There are limited data on immunosuppressive agents, so it remains unclear whether these have any role in HSP nephritis. In a single RCT of 56 children with significant HSP nephritis (nephrotic range proteinuria, reduced kidney function, ISKDC* grades III–V on kidney biopsy [crescents <50% to >75%]) treated within 3 months of onset of HSP and followed for 5-6 years, there was no significant difference in the risk for persistent kidney involvement of any severity between cyclophosphamide and supportive treatment (RR 1.07; 95% CI 0.65-1.78).[565] Corticosteroids were not administered to these children. A nonrandomized comparative study of 37 children with HSP nephritis and >50% crescents (ISKDC grades IV-V) on kidney biopsy found that none of 17 treated with cyclophosphamide plus corticosteroids, compared to four of 20 treated with corticosteroids alone, had persistent nephropathy (proteinuria >20 mg/m2/h with/without GFR <40 ml/min per 1.73 m2) at 6-8 years of follow-up.[566] A small RCT, in children with nephrotic-range proteinuria and/or ISKDC grades III-V on kidney biopsy, found that all of 10 children treated with cyclosporin achieved remission compared to five of nine children treated with methylprednisolone.[567] However, at the 2-year follow-up of 23 children, seven of 11 children treated with cyclosporin and seven of 12 treated with methylprednisolone had persistent proteinuria with/without decreased GFR.[568]

One nonrandomized comparative study involving 20 children with nephrotic-range proteinuria and ISKDC grades II-III on kidney biopsy reported that none of 10 children treated with azathioprine and prednisone, compared to four of 10 treated with prednisone alone, had nephrotic-range proteinuria and/or GFR <60 ml/min per 1.73 m2 after 4-5 years of follow-up.[569] Observational studies have reported good outcomes with corticosteroids combined with azathioprine,[564] cyclophosphamide,[570] cyclosporine,[571, 572] and plasma exchange.[573, 574] There are no data, other than small observational studies, examining the treatment of crescentic HSP nephritis with rapidly progressive kidney failure. In the absence of data, we suggest treating such patients similarly to patients with ANCA vasculitis.

A single small RCT[575] comparing 1 year of treatment with MMF to azathioprine has enrolled 17 children (ISKDC grade II and III) to date. Proteinuria resolved in all of 10 children treated with MMF, and six of eight treated with azathioprine. Seven patients treated with MMF and five treated with azathioprine showed regression of histological changes at 1 year. Children received prednisone for 6 months, but were not treated with ACE-I. These data are insufficient to draw any conclusions on the value of MMF in HSP nephritis in children.

11.3:

11.3.1: We recommend not using corticosteroids to prevent HSP nephritis. (

At first presentation with HSP, nephritis may be clinically mild or even absent. Therefore, treatment strategies at the time of presentation have been developed with the goal of preventing nephritis, or reducing the risk of severe persistent nephritis.

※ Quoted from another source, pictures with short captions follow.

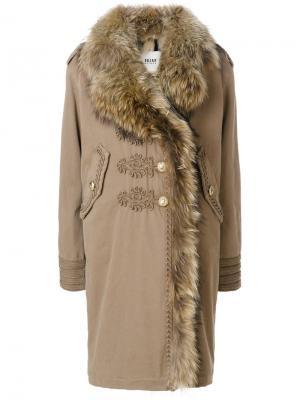 Пальто с мехом и вышивкой Bazar Deluxe. Цвет: телесный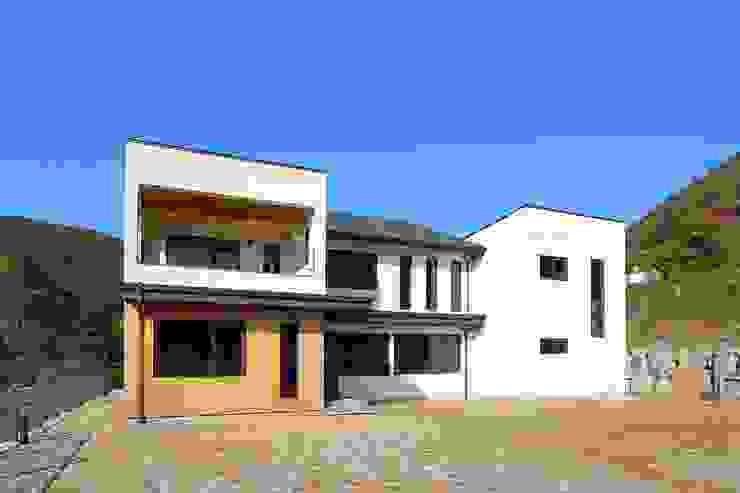 Casas modernas por homify Moderno
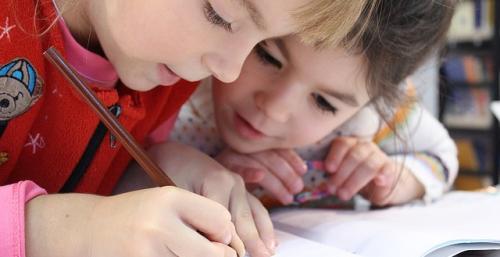 Enfants entrain de faire des exercices sur un cahier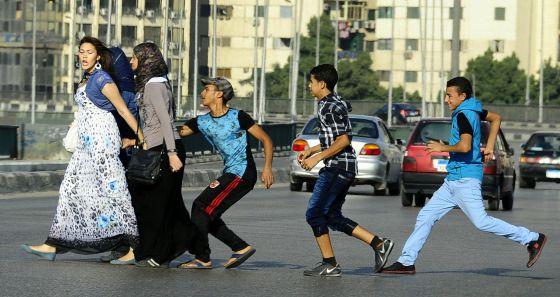 Un grupo de adolescentes acosa a unas mujeres en El Cairo.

There is moderate-quality evidence to recommend that corticosteroids not be given at presentation of HSP, since they do not appear to influence the development of persistent kidney involvement.

A meta-analysis[576, 577] of five RCTs (789 children) found no significant difference in the number of children with evidence of persistent kidney disease (microscopic hematuria, proteinuria, hypertension, reduced kidney function) during follow-up between those treated with prednisone for 2-4 weeks and those not treated (RR 0.73; 95% CI 0.43-1.24). There were no significant differences in the risk of persistent kidney disease at 6 months (379 children; RR 0.54; 95% CI 0.25-1.18) and 12 months (498 children; RR 1.02; 95% CI 0.40-2.62). Three of the five trials (568 patients) were well designed, placebo-controlled trials; exclusion of poor-quality studies from the meta-analysis removed heterogeneity without altering the findings. Two RCTs[562, 578] found no significant difference in the risk of severe nephritis (nephrotic-range proteinuria, hypertension with/without reduced kidney function) between children treated with prednisone or placebo at presentation, though the number of events was small, resulting in imprecision (261 children; RR 1.92; 95% CI 0.57-6.50). There are no data on prevention strategies for HSP nephritis in adults.

11.4:

11.4.1: We suggest that HSP nephritis in adults be treated the same as in children. (

Outcome data from HSP nephritis in adults are from retrospective series. A Spanish retrospective study of HSP in adults suggested a higher frequency of kidney involvement than children, but the final outcome of HSP is equally good in patients of both age groups.[579] In an Italian cohort, the risk for progression of HSP nephritis was found greater in adults and was associated with increasing proteinuria during follow-up.[580] In a UK series, the risk factors for ESRD were: proteinuria ≥1 g/d during follow-up, hypertension at presentation and during follow-up, kidney impairment at presentation—very similar to the prognostic indicators in IgAN in adults.[581]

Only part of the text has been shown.